Required action — Your output should be exactly the lines from the one containing "Men's Grey Business" through the final line of the records, both included, with every picture left out.

Provided information —
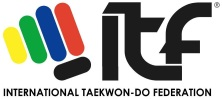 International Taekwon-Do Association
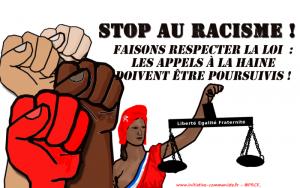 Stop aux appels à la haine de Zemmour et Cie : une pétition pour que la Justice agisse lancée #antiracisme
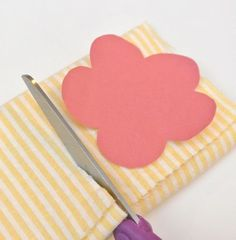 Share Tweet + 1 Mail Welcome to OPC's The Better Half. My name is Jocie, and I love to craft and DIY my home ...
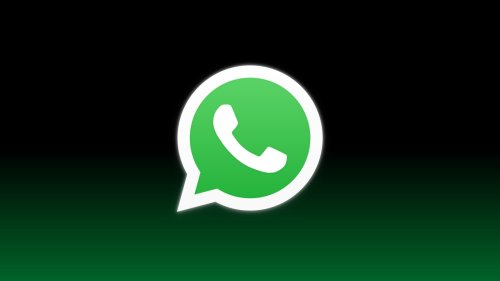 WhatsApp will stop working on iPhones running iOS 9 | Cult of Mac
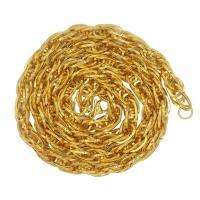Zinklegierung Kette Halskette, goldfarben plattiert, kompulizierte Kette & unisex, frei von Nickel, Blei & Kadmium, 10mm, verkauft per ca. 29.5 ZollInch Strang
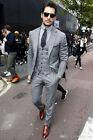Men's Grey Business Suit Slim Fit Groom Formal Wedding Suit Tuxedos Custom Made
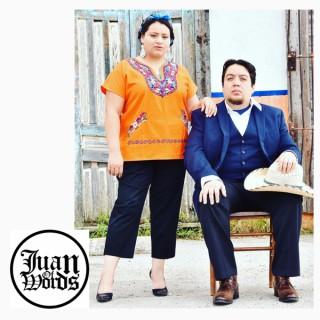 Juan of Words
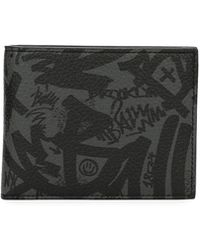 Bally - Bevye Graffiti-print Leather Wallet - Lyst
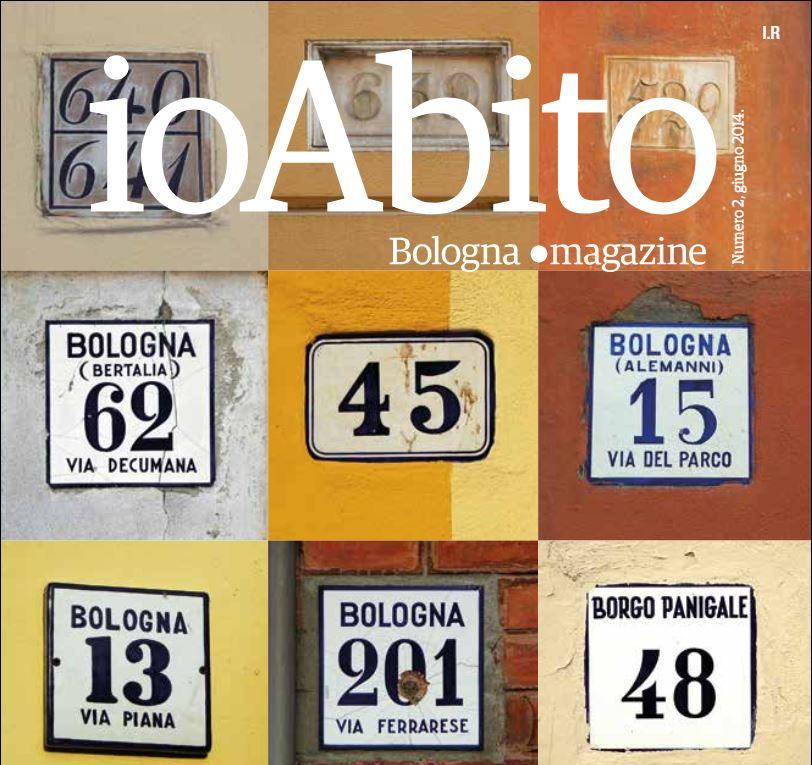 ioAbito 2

Task answer —
Men's Grey Business Suit Slim Fit Groom Formal Wedding Suit Tuxedos Custom Made
 Juan of Words
 Bally - Bevye Graffiti-print Leather Wallet - Lyst
 ioAbito 2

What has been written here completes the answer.